***** QUOTED PASSAGE *****
Cover art through the ages: The Case of the Velvet Claws, by Erle Stanley Gardner (1933)

This is Perry Mason #1, the volume that brought the hard-punching attorney to the public’s attention, and it’s been reprinted a LOT since 1933. It makes for an interesting look at how book design has changed over the decades. I thought I’d take you on a little tour of the visual images associated with this title, as cover art for books, and those associated with other media.

The story revolves around the highly seductive, financially sound, and morally bankrupt Eva Belter, who is in a lot of trouble. Her married boyfriend is running for office and she wants Perry to pay out some blackmail money to a publication called Spicy Bits, which is threatening to tell all. Perry soon learns that Spicy Bits is owned by — Eva’s ruthless husband. Before too much longer, Mr. Belter is shot and the delightful Eva tries to blame the crime on Perry himself. Perry has to battle his way through his client’s attempts to incriminate him and do a neat piece of deduction in order to solve the mystery so that Eva can inherit Spicy Bits and squash the story — and pay Perry’s huge fee.
***** MATERIAL SUPPLIED *****
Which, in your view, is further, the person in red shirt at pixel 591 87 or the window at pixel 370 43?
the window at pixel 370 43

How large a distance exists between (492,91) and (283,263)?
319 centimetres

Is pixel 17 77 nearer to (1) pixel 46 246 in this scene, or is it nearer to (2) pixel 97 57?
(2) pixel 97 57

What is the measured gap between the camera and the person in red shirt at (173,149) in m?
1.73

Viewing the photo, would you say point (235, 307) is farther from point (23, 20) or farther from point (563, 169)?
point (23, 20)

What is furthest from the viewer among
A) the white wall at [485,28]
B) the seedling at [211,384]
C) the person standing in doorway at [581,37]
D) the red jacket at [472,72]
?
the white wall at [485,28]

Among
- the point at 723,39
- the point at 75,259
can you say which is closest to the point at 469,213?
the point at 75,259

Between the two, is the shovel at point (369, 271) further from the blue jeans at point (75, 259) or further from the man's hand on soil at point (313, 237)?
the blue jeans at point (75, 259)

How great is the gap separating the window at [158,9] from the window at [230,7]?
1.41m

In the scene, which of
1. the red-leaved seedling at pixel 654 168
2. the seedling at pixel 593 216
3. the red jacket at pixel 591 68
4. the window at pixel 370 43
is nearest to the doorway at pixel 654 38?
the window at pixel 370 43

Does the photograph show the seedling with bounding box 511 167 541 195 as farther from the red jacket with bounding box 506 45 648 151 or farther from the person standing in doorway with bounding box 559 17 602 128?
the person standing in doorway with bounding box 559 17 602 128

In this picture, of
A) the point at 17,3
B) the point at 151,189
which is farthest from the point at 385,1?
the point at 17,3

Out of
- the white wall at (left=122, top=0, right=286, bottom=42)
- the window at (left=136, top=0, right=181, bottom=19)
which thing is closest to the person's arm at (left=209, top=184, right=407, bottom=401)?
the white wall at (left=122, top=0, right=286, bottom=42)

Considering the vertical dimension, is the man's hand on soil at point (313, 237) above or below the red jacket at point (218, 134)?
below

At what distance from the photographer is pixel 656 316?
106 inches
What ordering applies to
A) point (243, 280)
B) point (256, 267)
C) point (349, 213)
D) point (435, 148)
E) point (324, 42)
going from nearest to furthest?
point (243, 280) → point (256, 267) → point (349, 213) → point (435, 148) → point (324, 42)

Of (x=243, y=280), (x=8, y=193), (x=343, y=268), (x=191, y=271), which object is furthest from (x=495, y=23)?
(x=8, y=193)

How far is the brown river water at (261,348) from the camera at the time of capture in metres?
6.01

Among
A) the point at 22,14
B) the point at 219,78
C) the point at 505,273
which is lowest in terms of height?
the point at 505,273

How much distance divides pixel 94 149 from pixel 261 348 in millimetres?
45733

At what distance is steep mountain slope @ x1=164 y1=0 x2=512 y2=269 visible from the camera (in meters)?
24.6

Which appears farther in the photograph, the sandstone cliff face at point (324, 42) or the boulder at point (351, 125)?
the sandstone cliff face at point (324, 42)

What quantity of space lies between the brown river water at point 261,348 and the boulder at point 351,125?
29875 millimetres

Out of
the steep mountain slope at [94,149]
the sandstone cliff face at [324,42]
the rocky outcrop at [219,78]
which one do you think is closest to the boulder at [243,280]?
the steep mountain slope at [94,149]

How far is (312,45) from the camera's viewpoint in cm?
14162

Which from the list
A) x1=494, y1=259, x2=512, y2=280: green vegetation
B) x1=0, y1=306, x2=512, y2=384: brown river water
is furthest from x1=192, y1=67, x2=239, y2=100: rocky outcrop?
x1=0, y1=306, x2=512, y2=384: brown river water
*****
DIRECTIVE: Rewrite the article on cover art from "Cover art through" to "with other media.", putting "lawyer" in place of "attorney".

CORRECT OUTPUT:
Cover art through the ages: The Case of the Velvet Claws, by Erle Stanley Gardner (1933)

This is Perry Mason #1, the volume that brought the hard-punching lawyer to the public’s attention, and it’s been reprinted a LOT since 1933. It makes for an interesting look at how book design has changed over the decades. I thought I’d take you on a little tour of the visual images associated with this title, as cover art for books, and those associated with other media.